We’re glad that the Orlando area is having a temporary break from its drought,
because it forced us to stay inside the walls of our faux Italian villa resort
complex while attending Pegaworld 2007 to stick around and see how a few Pegasystems
customers are actually implementing BPM.
One shouldn’t generalize, but when we look at BPM, customers expect it
to either (1) provide a more business-focused approach to integrating applications,
or (2) offer a more flexible, reusable framework for developing custom applications
that are simply too complex or address requirements beyond the scope of conventional
packaged software. Call it a freak of sampling, but at the conference, most
of the customers we sat down with were trying to pick up where the ERP folks
left off.
Pegasystems provides a rules-driven approach to BPM that it recommends be implemented
using iterative, rather than waterfall development. Among those we spoke to
today, one customer, Helphire Group plc, took that advice to the extreme with
an approach that fused principles of agile development and lean manufacturing
called Lean Software Development.
Their presentation raised an interesting riddle: to what extent can you apply
agile principles to implementing a technology whose hallmark is agility?

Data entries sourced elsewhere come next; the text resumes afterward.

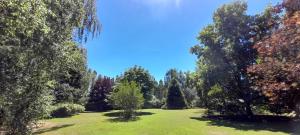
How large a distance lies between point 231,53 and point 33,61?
66.6 ft

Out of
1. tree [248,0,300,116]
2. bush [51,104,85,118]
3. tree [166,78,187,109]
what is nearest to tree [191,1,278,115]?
tree [166,78,187,109]

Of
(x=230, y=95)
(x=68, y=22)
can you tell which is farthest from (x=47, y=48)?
(x=230, y=95)

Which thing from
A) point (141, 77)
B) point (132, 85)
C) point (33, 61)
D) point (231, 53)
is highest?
point (231, 53)

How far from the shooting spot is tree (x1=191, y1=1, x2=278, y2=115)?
2616 cm

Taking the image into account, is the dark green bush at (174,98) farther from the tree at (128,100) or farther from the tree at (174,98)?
the tree at (128,100)

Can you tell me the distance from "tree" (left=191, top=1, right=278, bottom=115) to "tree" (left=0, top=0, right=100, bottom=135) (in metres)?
18.5

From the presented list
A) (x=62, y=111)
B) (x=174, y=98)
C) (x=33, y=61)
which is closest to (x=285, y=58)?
(x=33, y=61)

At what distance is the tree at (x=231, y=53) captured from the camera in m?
26.2

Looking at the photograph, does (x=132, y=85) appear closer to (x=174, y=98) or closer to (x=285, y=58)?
(x=174, y=98)

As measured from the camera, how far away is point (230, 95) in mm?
28906

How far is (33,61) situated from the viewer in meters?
9.62

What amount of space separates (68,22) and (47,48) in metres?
1.57

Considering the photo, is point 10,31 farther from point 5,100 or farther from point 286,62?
point 286,62

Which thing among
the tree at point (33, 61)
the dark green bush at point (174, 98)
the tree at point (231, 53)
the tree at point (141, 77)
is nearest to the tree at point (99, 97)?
the tree at point (141, 77)
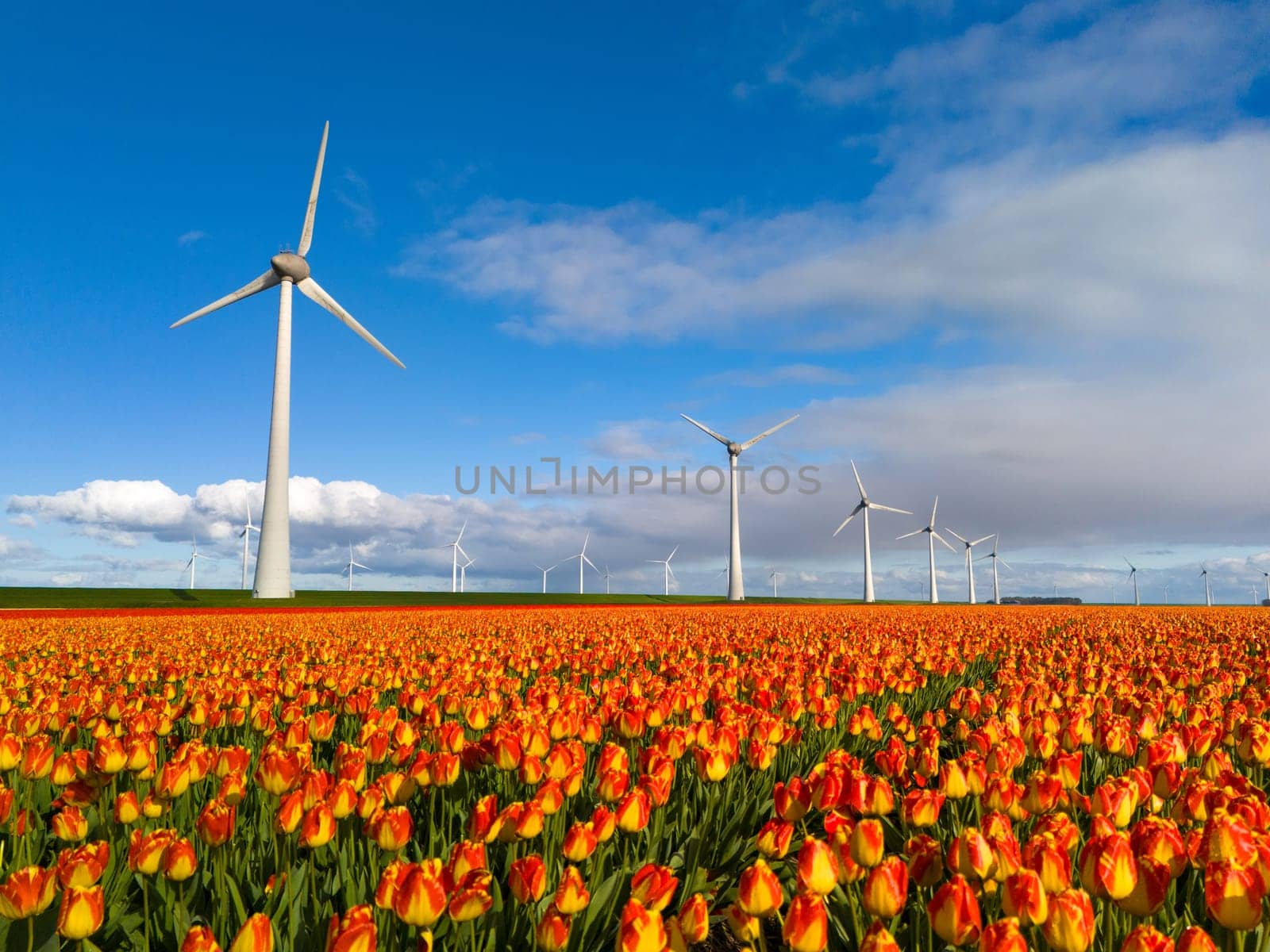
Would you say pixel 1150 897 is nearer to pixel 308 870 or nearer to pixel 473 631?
pixel 308 870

Helphire is a UK business process outsourcing firm that performs various services
for auto insurers who are dealing with policyholders who have had accidents.

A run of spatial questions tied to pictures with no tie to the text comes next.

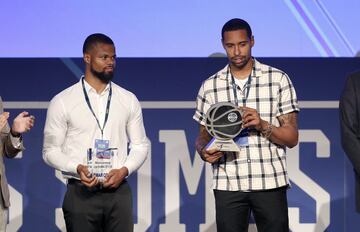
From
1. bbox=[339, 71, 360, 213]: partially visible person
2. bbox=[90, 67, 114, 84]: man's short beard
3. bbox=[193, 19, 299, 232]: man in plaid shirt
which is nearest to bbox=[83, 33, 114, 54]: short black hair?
bbox=[90, 67, 114, 84]: man's short beard

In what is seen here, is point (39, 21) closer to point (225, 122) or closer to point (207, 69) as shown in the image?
point (207, 69)

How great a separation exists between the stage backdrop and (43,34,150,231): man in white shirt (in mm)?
874

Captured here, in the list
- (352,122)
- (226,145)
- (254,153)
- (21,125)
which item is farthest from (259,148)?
(21,125)

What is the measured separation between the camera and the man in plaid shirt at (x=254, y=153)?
336 centimetres

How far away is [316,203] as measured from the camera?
14.6 feet

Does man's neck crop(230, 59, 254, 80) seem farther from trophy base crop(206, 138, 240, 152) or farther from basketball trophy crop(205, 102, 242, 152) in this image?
trophy base crop(206, 138, 240, 152)

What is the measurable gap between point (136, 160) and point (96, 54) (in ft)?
1.82

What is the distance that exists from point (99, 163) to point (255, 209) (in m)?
0.76

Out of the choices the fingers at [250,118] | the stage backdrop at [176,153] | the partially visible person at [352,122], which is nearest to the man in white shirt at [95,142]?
the fingers at [250,118]

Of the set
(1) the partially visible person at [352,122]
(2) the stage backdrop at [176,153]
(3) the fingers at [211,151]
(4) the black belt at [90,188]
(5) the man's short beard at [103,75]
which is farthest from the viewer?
(2) the stage backdrop at [176,153]

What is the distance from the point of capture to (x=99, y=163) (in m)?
3.38

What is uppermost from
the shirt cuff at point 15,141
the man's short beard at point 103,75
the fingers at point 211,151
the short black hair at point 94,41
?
the short black hair at point 94,41

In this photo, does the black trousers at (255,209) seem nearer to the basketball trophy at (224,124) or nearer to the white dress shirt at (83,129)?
the basketball trophy at (224,124)

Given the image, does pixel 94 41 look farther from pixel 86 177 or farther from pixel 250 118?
pixel 250 118
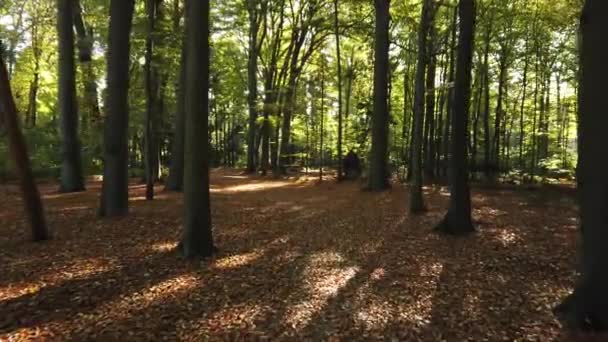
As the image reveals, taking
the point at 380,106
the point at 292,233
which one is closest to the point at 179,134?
the point at 292,233

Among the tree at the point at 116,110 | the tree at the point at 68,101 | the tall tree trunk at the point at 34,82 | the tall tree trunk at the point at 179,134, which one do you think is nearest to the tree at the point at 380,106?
the tall tree trunk at the point at 179,134

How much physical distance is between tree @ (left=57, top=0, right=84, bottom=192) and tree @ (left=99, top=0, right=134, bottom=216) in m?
5.37

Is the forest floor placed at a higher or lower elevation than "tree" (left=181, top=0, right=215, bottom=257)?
lower

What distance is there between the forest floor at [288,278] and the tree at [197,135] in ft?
1.45

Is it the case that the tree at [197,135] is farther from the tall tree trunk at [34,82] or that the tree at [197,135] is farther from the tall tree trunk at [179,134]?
the tall tree trunk at [34,82]

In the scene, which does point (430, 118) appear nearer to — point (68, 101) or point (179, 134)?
point (179, 134)

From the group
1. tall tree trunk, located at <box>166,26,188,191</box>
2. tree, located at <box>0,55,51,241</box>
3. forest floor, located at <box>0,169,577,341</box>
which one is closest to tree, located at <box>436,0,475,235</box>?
forest floor, located at <box>0,169,577,341</box>

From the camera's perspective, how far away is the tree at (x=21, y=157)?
6496 millimetres

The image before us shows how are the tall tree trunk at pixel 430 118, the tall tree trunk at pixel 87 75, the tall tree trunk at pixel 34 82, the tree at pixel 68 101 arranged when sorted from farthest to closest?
the tall tree trunk at pixel 34 82, the tall tree trunk at pixel 87 75, the tall tree trunk at pixel 430 118, the tree at pixel 68 101

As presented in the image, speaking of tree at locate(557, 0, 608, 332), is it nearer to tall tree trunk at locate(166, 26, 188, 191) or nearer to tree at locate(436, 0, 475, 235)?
tree at locate(436, 0, 475, 235)

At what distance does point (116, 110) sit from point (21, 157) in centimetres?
317

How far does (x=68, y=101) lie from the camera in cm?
1396

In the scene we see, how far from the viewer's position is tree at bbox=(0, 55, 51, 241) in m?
6.50

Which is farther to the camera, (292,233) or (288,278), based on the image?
(292,233)
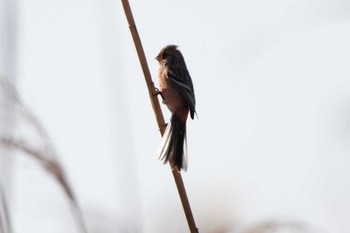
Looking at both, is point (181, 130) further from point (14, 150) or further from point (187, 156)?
point (14, 150)

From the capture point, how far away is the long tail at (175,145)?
2.62 metres

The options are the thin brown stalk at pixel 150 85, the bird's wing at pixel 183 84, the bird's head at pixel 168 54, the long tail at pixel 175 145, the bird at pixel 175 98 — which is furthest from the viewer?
the bird's head at pixel 168 54

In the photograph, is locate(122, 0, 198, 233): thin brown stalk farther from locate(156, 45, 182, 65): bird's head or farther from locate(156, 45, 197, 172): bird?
locate(156, 45, 182, 65): bird's head

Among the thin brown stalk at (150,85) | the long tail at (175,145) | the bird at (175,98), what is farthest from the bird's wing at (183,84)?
the thin brown stalk at (150,85)

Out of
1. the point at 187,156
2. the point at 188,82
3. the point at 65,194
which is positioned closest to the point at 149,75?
the point at 187,156

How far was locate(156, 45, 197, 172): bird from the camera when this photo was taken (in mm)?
2949

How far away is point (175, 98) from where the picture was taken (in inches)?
153

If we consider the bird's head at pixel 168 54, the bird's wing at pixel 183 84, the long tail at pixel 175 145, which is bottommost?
the long tail at pixel 175 145

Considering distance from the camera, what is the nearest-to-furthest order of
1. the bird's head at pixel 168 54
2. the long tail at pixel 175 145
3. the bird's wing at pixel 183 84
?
the long tail at pixel 175 145 < the bird's wing at pixel 183 84 < the bird's head at pixel 168 54

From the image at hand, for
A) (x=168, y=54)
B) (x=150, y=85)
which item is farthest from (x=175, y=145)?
(x=168, y=54)

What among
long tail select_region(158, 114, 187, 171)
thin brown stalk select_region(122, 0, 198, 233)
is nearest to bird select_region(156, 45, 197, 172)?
long tail select_region(158, 114, 187, 171)

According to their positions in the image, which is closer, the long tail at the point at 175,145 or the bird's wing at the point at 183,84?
the long tail at the point at 175,145

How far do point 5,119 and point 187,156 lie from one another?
127 cm

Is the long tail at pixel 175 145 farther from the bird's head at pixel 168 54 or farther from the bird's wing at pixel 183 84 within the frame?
the bird's head at pixel 168 54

The project was to replace the 15-year old core business system that dated back
to the company’s founding. What’s interesting is that the company’s
IT managing director, who championed the lean techniques, knew well what he
didn’t want. In a previous life in the employ of the UK government, managing
IT director Richard Edwards was involved with development of SSADM, a mother
of all waterfall development processes.
Helphire benefited from having an entrepreneurial culture, where the CEO and
founder remains very hands-on, and business users are encouraged to engage with
IT and vice versa. And it benefited from having an IT director who was also
a process expert — and knew how to pick his targets. In this case, selecting
a bare bones implementation of the core end-to-end process, but without all
the branching. OK, you couldn’t use the software, but at least business
users could be impressed that the thing could work.